During an interview with DON on 9/6/2024 at 2:30 p.m., DON confirmed Patient 2 did not fall on or before 8/28/2024. DON stated Patient 2's fracture on left fourth finger was just a pathological fracture due to history of osteoporosis. DON also confirmed they did not report the fracture of unknown source because they found out it was a pathological fracture. DON stated they did not need to report.
During an interview with administrator (ADM) on 9/9/2024 at 10:36 a.m., ADM stated Patient 2 did not fall on or before 8/28/2024. ADM further stated, Patient 2 only had a pathological fracture caused by osteoporosis. ADM confirmed they did not report Patient 2's fracture. ADM stated they did not need to report since Patient 2 had diagnosis of osteoporosis and Patient 2 could sustain a fracture even with a slight hit of her hand on the table.
During an interview with licensed vocational nurse C (LVN C) on 9/9/2024 at 12:42 p.m., LVN C confirmed he was Patient 2's nurse on 8/28/2024. LVN C stated, one of the CNAs asked him to check Patient 2's left hand because of the discoloration.
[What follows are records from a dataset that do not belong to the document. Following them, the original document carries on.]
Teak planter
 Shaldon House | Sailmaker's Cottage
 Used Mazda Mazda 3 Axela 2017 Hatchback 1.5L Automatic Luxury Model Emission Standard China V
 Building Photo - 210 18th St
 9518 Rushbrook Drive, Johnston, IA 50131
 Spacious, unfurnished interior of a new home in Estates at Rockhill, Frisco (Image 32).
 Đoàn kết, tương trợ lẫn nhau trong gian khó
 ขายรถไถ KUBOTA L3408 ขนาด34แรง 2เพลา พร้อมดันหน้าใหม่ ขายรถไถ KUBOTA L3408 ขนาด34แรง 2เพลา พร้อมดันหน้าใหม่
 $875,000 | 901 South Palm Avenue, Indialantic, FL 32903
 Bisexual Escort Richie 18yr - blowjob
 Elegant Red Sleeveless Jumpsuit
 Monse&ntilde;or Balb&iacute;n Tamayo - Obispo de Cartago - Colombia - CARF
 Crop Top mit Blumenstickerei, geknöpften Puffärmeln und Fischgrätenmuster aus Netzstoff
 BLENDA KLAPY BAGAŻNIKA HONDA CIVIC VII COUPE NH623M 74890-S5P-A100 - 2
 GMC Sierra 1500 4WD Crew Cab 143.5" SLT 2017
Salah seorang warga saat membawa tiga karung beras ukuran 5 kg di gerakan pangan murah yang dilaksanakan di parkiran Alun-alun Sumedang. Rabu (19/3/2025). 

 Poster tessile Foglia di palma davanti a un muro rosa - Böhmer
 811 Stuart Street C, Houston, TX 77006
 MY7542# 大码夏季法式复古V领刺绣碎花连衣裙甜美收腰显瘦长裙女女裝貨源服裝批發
LVN C confirmed there was a bruise found on Patient 2's lateral side of the left hand. LVN C stated, Patient 2 did not fall on 8/28/2024.
During a concurrent interview with ADM and DON on 9/10/2024 at 3:38 p.m., ADM and DON confirmed Patient 2 did not have any falls on August. ADM stated Patient 2 could possibly sustained the fracture while she was wheeling herself in the facility. ADM stated he did not report the fracture because the location of the fracture did not indicate an abuse but he confirmed they investigated the injury of unknown source.
During a review of the facility's policy and procedure titled, "Abuse, Neglect, Exploitation or Misappropriation - Reporting and Investigating," date revised April 2021, "All reports of resident abuse (including injuries of unknown origin)...are reported to local, state and federal agencies (as required by current regulations)...If resident abuse, neglect, exploitation, misappropriation of resident property or injury of unknown source is suspected, the suspicion must be reported immediately to the administrator and to other officials according to state law."
The above violation had a direct or immediate relationship to the health, safety, or security of the patients.